Raimo Niskanen raimo+erlang-questions@REDACTED
Thu Jan 28 16:18:06 CET 2021


On Thu, Jan 28, 2021 at 03:35:32PM +0100, Michael P. wrote:
> On Wed, 27 Jan 2021 23:04:54 +0100
> Raimo Niskanen <raimo+erlang-questions@REDACTED> wrote:
> 
> > So have no fear, the pinning operator would not take away any feature from
> > Erlang.  Hopefully it would give clarification to newcomers; when I first
> 
> Sorry, but yes it would: its simplicity!

But it can be argued that in this case the simplicity is only apparent,
since the simplicity hides two fundamentally different cases.

So it might in fact be too simplistic now.


> 
> 
> > learned Erlang I missed some way to see the difference between binding a
> > variable in a pattern and using an already bound variable.
> 
> Is that not only the case with the match operator?

Sorry.  Please explain.

> 
> Do not all other patterns intoduce a new scope?

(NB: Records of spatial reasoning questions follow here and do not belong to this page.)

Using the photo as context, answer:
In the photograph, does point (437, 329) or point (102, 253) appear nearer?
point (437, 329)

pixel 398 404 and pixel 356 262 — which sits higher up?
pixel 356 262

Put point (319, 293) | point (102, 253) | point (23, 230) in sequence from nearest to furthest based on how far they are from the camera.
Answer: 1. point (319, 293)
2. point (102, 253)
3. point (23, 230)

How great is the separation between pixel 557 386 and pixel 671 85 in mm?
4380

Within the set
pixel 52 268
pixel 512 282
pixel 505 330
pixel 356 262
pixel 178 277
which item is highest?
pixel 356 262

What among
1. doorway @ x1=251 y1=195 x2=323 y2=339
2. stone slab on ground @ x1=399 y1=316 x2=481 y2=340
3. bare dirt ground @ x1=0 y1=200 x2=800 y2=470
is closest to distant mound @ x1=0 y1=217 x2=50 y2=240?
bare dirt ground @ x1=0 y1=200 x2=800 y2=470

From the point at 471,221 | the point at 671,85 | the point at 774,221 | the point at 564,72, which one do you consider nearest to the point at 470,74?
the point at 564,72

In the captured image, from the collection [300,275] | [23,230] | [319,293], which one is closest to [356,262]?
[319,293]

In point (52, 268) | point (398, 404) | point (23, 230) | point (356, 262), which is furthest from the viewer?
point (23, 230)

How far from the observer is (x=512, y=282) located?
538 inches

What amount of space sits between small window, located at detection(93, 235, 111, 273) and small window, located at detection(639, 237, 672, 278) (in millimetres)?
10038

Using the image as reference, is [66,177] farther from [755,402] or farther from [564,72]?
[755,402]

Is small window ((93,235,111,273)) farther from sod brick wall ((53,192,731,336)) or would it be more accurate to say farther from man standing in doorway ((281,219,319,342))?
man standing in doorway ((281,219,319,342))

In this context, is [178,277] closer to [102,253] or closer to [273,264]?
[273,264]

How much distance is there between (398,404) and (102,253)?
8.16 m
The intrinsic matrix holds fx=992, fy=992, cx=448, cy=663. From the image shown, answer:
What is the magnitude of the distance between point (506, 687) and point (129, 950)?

Binding a variable is the start of the scope for that variable.
The scope ends where the function clause ends.
Or the fun() clause.

> 
> And friend compiler already warns about any attempt
> at closure therein?

Are you talking about fun() argument shadowing here?
What about it?

> 
> The Erlang doc says:
> 
> a) "A pattern has the same structure as a term but
>     can contain unbound variables."

      Bound variables in a pattern may/should be annotated
      with a preceeding ^.

> 
> b) "A variable is an expression."
> 
> c) "An arithmetic expression can be used within a pattern [...]
>     can be evaluated to a constant when complied."
> 
> Now:
> 
> a) is incomplete, it can also contain boundies and thus, see b),

I tried to complete a) above, how does that look?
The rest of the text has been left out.